By Ikechukwu Okaforadi and Musa Adamu
The Bill seeking to empower the federal government to take over the rivers and lakes cross the country yesterday failed to sail through in the Senate, following the rejection of the proposal by some of the senators, who expressed worry that it will further deplete the resources to the states and local governments.
This therefore resulted in the Senate President, Bukola Saraki, directing the Chairman and Vice Chairman of Senate Committee on Water Resources and those of Judiciary and Legal matters, to resolve the areas of controversy within one week and report back to the Senate on the way forward.
The repot of the Bill titled “National Water Resources Bill, (2018)”, was presented by the chairman of the senate committee on Water Resources, Ubali Shittu (Jigawa North East), who while presenting the report of the Bill said the Bill seeks to provide a regulatory framework for the water resources sector in Nigeria.
He also said the Bill seeks to ensure that the nation’s water resources are protected, used, developed, conserved, managed and controlled, adding that it will further ensure that the basic water needs of present and future generations of Nigerians.
Speaking further, Ubali Shittu said the Bill will promote public-private partnerships in the development and management of water resources infrastructure, as well as improve public health and economic development.

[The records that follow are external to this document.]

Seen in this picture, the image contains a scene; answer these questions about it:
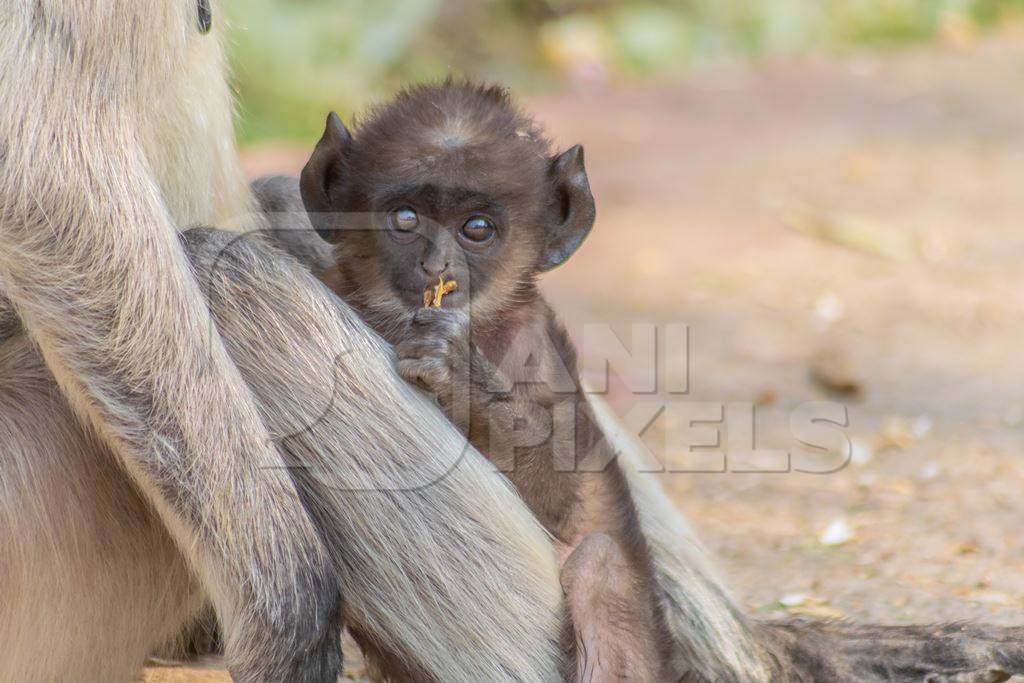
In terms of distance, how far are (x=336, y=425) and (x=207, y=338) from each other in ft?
0.85

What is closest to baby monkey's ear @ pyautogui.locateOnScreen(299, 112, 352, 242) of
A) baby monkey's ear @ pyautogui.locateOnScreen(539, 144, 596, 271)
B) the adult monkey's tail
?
baby monkey's ear @ pyautogui.locateOnScreen(539, 144, 596, 271)

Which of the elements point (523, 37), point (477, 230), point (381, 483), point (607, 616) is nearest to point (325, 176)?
point (477, 230)

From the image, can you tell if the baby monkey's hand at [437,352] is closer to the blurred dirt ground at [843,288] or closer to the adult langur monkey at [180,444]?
the adult langur monkey at [180,444]

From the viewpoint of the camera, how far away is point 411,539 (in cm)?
256

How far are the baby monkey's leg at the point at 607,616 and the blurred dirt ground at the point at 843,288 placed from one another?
802 millimetres

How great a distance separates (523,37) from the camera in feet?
36.7

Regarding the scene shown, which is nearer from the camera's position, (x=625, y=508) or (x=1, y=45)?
(x=1, y=45)

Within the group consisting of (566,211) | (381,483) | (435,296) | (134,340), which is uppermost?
(566,211)

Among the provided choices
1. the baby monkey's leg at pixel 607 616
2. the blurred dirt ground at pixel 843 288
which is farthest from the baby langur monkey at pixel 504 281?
the blurred dirt ground at pixel 843 288

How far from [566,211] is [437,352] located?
587 mm

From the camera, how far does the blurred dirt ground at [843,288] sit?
384cm

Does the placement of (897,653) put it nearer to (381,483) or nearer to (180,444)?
(381,483)

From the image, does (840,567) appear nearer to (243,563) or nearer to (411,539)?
(411,539)

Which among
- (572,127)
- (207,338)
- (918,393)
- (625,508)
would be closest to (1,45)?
(207,338)
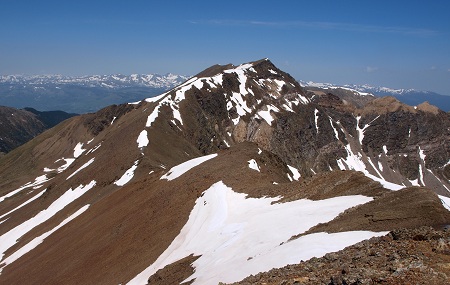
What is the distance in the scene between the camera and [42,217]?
79.3 metres

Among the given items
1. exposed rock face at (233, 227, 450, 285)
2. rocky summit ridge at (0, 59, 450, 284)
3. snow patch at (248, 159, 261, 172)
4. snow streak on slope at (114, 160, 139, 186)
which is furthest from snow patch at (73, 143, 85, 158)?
exposed rock face at (233, 227, 450, 285)

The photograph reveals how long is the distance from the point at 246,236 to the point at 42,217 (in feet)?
211

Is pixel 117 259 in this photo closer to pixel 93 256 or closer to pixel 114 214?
pixel 93 256

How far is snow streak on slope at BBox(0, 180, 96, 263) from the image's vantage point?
74.0 metres

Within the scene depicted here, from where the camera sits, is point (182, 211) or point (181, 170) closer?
point (182, 211)

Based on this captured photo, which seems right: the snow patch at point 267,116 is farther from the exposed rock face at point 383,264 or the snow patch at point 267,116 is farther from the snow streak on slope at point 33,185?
the exposed rock face at point 383,264

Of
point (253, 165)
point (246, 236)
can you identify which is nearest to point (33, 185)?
point (253, 165)

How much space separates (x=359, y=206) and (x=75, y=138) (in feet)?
504

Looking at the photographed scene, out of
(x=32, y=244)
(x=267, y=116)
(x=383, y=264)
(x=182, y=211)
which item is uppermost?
(x=383, y=264)

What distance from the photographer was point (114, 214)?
53.8m

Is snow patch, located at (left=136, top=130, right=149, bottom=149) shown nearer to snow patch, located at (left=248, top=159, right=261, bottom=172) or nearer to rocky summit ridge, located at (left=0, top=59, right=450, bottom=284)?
rocky summit ridge, located at (left=0, top=59, right=450, bottom=284)

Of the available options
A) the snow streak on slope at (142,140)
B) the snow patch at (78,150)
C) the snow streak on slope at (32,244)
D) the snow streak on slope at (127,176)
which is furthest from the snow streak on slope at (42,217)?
the snow patch at (78,150)

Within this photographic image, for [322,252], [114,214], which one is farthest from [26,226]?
[322,252]

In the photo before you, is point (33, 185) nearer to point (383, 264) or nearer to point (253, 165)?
point (253, 165)
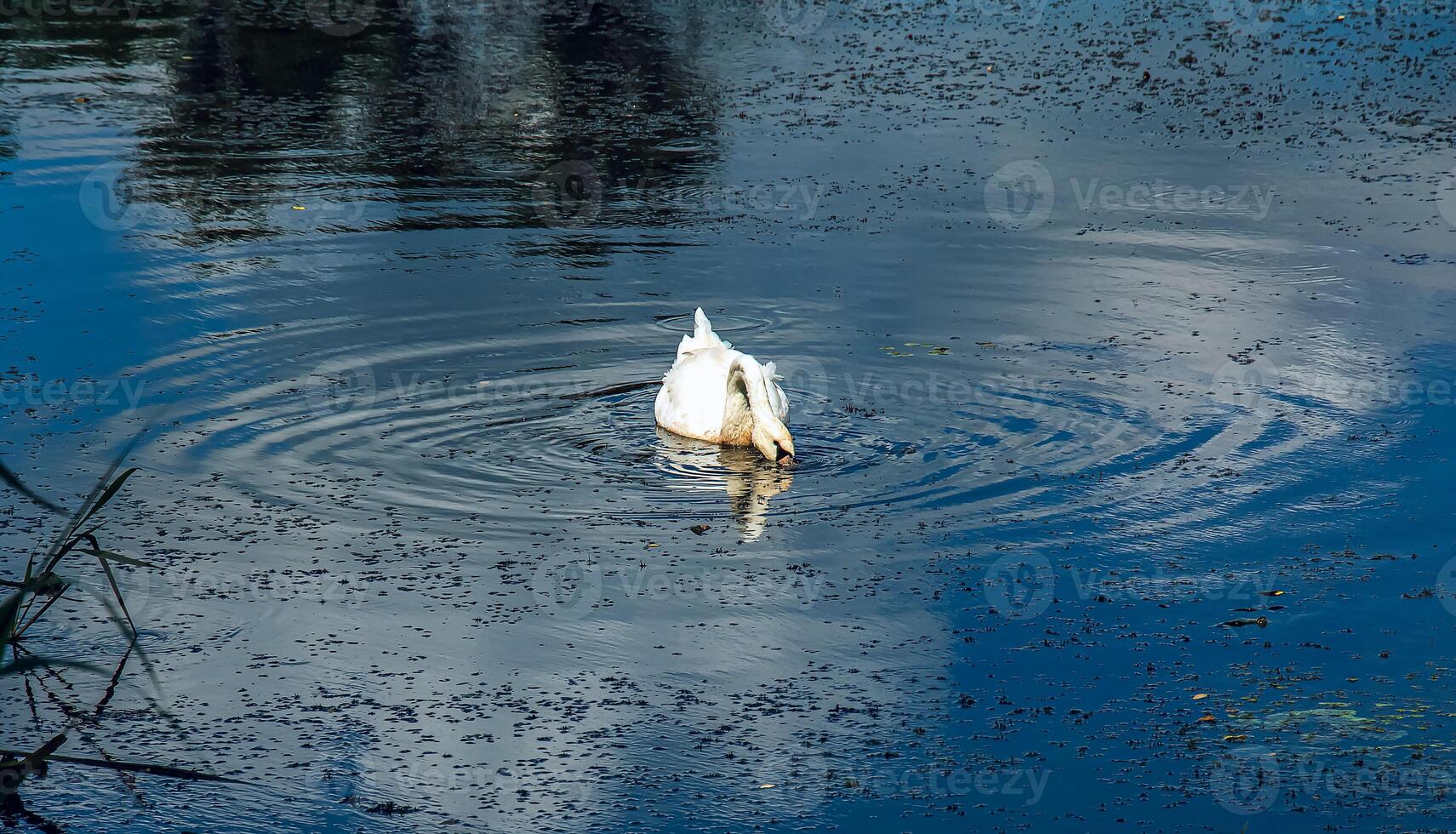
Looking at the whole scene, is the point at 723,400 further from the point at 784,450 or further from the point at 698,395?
the point at 784,450

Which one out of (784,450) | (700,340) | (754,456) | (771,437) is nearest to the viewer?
(771,437)

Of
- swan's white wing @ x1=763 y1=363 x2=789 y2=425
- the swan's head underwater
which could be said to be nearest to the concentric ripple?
the swan's head underwater

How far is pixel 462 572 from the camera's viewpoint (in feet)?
28.6

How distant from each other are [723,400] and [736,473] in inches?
24.3

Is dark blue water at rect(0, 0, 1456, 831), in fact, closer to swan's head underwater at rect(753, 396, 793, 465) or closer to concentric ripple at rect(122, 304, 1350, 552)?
concentric ripple at rect(122, 304, 1350, 552)

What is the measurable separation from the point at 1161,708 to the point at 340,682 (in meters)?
3.88

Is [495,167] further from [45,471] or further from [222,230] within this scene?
[45,471]

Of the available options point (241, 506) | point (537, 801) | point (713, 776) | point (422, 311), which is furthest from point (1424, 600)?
point (422, 311)

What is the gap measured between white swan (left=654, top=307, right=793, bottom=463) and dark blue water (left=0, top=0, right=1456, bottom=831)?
17 cm

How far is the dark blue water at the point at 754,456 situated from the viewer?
688 cm

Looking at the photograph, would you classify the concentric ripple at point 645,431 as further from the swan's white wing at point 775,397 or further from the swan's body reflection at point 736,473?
the swan's white wing at point 775,397

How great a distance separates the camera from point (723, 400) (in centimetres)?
1069

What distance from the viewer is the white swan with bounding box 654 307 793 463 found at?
10.3m

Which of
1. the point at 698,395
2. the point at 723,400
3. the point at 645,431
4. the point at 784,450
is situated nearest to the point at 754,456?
the point at 784,450
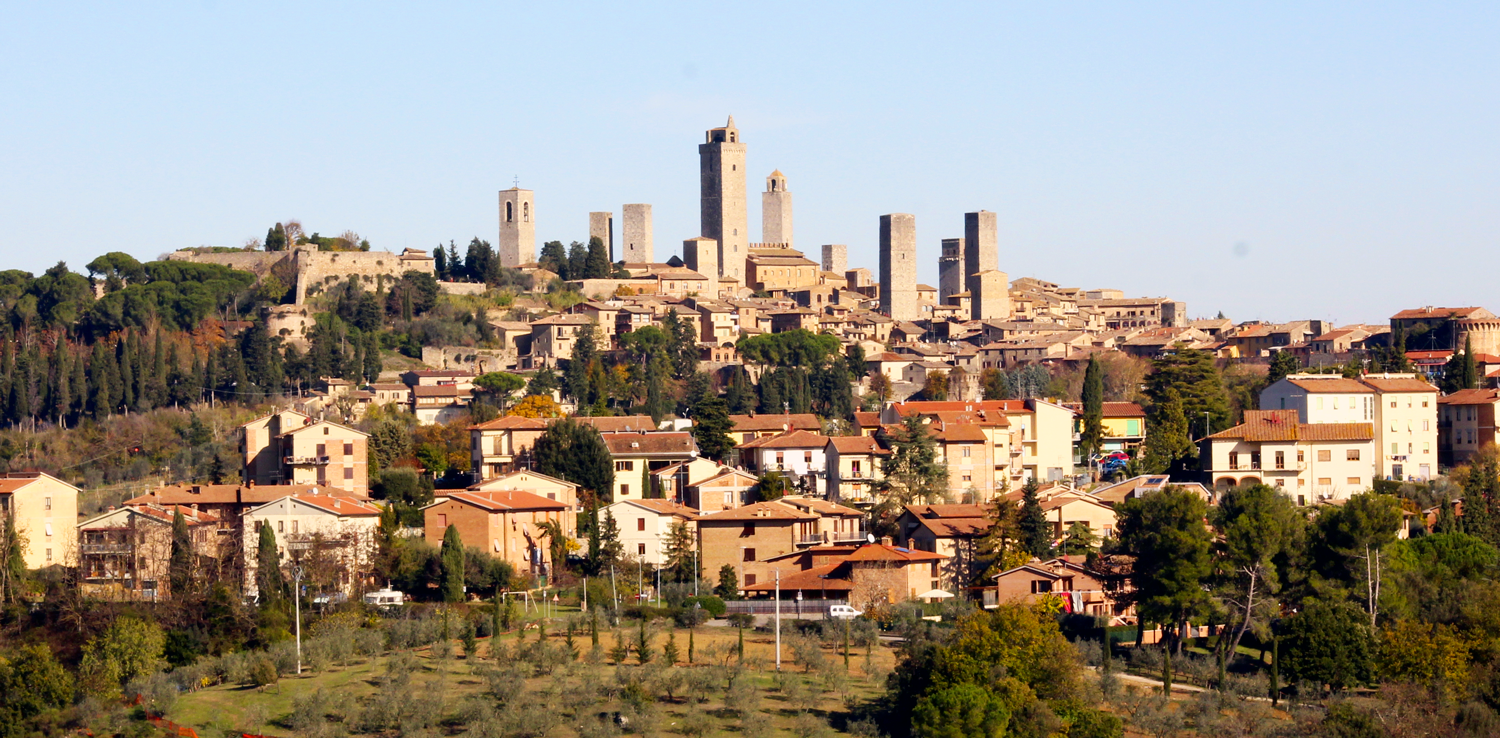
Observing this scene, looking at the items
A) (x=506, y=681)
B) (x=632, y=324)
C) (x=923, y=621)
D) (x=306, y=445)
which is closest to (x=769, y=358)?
(x=632, y=324)

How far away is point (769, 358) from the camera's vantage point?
3049 inches

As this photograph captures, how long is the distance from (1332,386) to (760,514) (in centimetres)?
1666

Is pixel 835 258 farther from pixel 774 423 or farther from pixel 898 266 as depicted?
pixel 774 423

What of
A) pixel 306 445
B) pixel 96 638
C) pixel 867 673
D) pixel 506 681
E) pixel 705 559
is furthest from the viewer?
pixel 306 445

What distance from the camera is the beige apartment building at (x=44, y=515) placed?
Result: 44.2 m

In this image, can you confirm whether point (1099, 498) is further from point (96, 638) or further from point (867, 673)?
point (96, 638)

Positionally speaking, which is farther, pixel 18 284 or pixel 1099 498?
pixel 18 284

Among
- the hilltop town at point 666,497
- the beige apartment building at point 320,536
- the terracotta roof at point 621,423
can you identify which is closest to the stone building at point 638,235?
the hilltop town at point 666,497

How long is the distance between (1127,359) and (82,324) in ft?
130

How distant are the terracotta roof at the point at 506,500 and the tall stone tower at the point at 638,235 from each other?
2184 inches

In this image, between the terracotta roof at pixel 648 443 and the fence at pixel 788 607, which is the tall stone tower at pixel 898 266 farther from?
the fence at pixel 788 607

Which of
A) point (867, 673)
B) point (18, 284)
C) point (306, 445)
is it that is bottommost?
point (867, 673)

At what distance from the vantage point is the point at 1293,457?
48.1 meters

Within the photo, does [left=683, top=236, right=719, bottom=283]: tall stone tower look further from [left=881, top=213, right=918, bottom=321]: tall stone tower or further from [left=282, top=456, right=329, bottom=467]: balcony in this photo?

However, rejecting the Bill the senate Minority Leader, Godswill Akpabio, said the Bill will create more controversy for Nigerians, arguing that all the river waters in Nigeria cut across two or more states, which according to him, implies that the federal government will be in control of all the waters and resources thereof in Nigeria.
Speaking also, senator Adeola Solomon (Lagos West), said the states should not be deprived of their control on the rivers that passes their territories, adding that the Lagos state government is already in dispute with the National Inland WaterWays Authority (NIWA) over who should control the water ways in Lagos.
Supporting this, Gbenga Ashafa (Lagos East), said the conflict between the Lagos government and the NIWA over who controls the Lagos water ways is before the court now, stressing that the Bill should allow the states control the resources and their water ways.
However, the senate leader, Ahmed Lawan, argued in favour of the Bill, saying it will help to create more access to water to more Nigerians.
He called on his colleagues to support the Bill and give it expeditious passage it deserve.
According to the document sighted by our correspondent, the Bill seeks to repeal the Water Resources Act, River Basin Development Act, Nigeria Hydrological Services Agency Act and National Water Resources Institute Act.
In their place, the Bill will establish the National Water Resources Regulatory Commission, River Basin Development Authorities, Nigeria Hydrological Services Agency and National Water Resources Institute.